---------- WORKING DATA ----------
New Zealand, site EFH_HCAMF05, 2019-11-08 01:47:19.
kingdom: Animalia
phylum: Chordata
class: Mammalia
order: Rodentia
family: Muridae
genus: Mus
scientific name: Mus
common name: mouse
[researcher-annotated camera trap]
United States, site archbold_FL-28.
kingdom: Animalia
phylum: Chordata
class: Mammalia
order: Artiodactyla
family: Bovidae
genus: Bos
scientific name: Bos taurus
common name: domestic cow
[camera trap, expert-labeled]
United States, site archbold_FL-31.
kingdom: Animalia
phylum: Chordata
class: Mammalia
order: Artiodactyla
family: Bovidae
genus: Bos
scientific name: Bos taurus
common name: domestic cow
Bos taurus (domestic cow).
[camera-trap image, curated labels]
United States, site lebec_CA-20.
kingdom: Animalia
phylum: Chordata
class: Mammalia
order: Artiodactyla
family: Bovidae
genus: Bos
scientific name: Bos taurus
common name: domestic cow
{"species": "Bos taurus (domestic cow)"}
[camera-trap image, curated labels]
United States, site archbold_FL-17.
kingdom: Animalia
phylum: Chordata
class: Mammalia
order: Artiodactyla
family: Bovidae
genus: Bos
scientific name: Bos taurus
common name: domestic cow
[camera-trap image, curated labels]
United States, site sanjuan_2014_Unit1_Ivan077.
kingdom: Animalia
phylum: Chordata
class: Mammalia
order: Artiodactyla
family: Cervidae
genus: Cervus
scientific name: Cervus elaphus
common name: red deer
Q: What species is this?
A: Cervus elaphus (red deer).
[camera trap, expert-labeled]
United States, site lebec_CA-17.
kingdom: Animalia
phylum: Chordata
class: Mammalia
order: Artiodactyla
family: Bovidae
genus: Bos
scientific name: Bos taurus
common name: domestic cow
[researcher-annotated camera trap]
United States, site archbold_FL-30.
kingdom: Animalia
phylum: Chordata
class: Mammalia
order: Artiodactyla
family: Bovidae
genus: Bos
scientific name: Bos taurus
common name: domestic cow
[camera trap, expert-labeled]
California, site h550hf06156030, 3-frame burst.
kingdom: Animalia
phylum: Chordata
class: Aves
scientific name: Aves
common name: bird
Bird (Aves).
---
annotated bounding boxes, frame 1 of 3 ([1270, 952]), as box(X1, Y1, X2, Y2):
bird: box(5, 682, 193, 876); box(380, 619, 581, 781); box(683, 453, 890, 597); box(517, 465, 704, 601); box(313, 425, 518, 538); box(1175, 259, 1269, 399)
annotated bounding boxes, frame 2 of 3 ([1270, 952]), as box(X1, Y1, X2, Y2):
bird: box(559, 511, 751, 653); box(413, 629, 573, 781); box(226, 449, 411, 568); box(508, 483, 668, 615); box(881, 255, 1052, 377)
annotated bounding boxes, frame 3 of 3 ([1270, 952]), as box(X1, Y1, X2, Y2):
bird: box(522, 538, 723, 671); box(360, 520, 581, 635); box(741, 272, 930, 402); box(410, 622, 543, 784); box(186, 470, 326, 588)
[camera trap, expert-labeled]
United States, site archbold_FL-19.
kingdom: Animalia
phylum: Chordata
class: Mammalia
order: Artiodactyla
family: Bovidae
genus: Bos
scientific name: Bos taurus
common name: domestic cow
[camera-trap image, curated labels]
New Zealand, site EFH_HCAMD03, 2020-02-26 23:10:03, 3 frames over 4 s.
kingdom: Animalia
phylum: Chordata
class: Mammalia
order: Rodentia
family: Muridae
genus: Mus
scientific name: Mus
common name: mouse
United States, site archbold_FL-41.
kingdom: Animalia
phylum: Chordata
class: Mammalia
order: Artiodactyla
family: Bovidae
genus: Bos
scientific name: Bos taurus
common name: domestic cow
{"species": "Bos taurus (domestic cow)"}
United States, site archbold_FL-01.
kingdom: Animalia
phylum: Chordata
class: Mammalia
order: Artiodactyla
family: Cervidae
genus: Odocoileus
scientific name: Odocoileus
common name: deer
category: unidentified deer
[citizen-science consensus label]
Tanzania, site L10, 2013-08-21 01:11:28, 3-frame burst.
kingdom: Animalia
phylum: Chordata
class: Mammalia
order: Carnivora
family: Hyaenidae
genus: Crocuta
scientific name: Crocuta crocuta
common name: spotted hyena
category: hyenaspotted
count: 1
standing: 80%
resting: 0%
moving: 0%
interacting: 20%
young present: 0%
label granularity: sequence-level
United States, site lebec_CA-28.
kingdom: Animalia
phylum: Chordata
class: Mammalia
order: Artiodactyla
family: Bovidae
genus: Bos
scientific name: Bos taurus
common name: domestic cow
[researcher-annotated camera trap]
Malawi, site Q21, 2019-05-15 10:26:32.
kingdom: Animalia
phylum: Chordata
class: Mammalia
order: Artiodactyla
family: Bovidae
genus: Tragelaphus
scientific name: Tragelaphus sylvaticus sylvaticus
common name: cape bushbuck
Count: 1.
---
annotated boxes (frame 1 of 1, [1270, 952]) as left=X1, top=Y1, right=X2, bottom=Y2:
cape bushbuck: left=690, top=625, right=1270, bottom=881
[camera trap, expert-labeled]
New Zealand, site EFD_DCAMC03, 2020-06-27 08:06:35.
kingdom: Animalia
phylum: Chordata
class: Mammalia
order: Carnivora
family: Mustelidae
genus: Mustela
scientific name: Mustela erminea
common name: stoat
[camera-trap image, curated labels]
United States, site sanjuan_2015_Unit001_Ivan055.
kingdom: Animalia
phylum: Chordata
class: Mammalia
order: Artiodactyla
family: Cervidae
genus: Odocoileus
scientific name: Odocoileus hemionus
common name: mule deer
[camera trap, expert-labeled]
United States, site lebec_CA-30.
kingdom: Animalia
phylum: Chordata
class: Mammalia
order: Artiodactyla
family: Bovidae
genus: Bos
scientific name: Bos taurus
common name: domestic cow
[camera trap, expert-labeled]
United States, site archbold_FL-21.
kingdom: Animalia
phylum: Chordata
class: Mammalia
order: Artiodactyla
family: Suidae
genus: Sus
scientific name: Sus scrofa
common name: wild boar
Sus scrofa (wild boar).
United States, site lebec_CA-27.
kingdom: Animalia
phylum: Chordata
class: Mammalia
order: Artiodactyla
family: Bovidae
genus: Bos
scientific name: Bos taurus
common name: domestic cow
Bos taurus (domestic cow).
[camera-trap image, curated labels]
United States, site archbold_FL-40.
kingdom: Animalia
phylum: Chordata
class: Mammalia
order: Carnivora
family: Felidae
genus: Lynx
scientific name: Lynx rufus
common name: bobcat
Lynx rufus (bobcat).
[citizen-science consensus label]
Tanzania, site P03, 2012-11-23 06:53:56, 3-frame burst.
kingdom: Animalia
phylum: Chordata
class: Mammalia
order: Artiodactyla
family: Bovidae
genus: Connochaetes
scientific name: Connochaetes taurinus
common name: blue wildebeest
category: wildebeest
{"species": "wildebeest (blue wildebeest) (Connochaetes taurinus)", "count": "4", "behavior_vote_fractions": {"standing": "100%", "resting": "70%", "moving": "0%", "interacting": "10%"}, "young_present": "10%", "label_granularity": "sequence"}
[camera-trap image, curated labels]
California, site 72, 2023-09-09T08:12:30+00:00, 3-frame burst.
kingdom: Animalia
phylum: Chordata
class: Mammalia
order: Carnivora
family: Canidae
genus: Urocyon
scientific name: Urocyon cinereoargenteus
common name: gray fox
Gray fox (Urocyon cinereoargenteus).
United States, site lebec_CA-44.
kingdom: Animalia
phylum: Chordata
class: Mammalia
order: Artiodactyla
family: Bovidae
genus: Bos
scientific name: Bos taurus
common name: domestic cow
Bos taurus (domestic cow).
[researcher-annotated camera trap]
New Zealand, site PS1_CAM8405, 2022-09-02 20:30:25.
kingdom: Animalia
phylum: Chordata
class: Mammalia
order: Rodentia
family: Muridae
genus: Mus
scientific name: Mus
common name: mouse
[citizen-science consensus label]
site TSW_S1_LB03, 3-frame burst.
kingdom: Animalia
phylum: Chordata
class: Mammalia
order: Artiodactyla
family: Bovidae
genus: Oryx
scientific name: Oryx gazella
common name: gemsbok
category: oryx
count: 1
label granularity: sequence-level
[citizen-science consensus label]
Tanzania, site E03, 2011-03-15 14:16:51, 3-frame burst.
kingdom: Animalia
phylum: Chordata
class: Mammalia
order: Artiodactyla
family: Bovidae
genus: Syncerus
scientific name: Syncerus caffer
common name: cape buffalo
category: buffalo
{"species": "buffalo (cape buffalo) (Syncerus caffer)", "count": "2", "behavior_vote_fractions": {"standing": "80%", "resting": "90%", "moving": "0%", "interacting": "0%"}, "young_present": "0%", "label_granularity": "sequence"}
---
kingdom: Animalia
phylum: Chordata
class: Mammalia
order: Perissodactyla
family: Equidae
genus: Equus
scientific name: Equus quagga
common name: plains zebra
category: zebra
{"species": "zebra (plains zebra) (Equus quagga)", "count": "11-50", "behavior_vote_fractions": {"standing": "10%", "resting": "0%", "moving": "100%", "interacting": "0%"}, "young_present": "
----------
**TO DO:**
Looking at the records, how many of the lines contain the string "burst"? Only the number should be given.

**SOLUTION:**
6